When a Bump Can Be a Hole

Author Affiliations

Copyright 2007 American Medical Association. All Rights Reserved. Applicable FARS/DFARS Restrictions Apply to Government Use.2007

Arch Dermatol. 2007;143(8):1073-1087. doi:10.1001/archderm.143.8.1083

A 5-month-old Hispanic infant presented to our clinic with a 4-month history of a rash on his scalp, diaper area, and folds of his body. Prior to seeing us, he had undergone treatment with various topical (nystatin, zinc oxide, pimecrolimus, mometasone, and clotrimazole) and oral medications (prednisolone, cephalexin, and cefdinir) that did not improve the rash.

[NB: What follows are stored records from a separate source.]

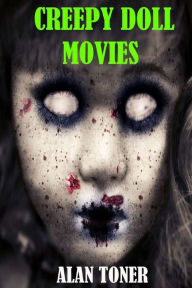 Title: Creepy Doll Movies, Author: Alan Toner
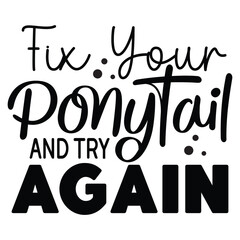 fix your ponytail and try again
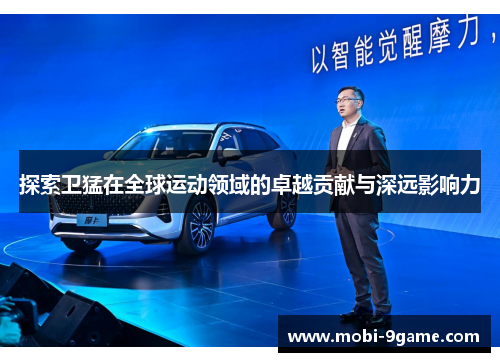 探索卫猛在全球运动领域的卓越贡献与深远影响力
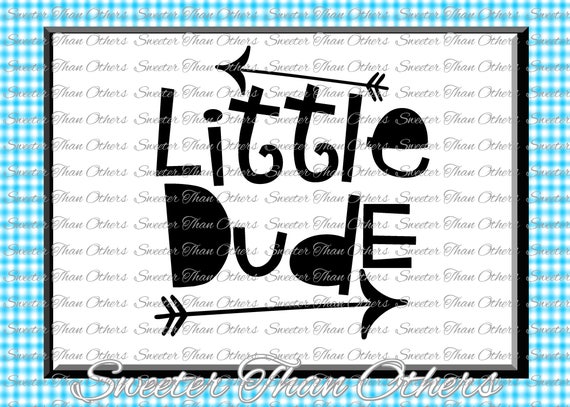 Download Little Dude SVG Brothers Svg Cousins Svg boy cut file boy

The infant was born at 37 weeks' gestation and was otherwise healthy. A nodule on his scalp was noticed by his mother at approximately age 3 months. On examination, the patient had diffuse, greasy, scaly patches covering most of his scalp (Figure 1A) and erythematous, macerated patches around his neck, popliteal fossa, axillae, and groin. On his trunk, there were scattered pink papules and hypopigmented macules. The differential diagnosis included diffuse Langerhans cell histiocytosis (LCH), cutaneous candidiasis, atopic dermatitis, and Wiskott-Aldrich syndrome. He also had a 3-cm, soft, nonfluctuant, subcutaneous nodule on the right parietal scalp (Figure 1A). The differential diagnosis for the nodule included lipoma, hematoma, eosinophilic granuloma, epidermal inclusion cyst, abscess, encephalocele, meningocele, and neuroblastoma.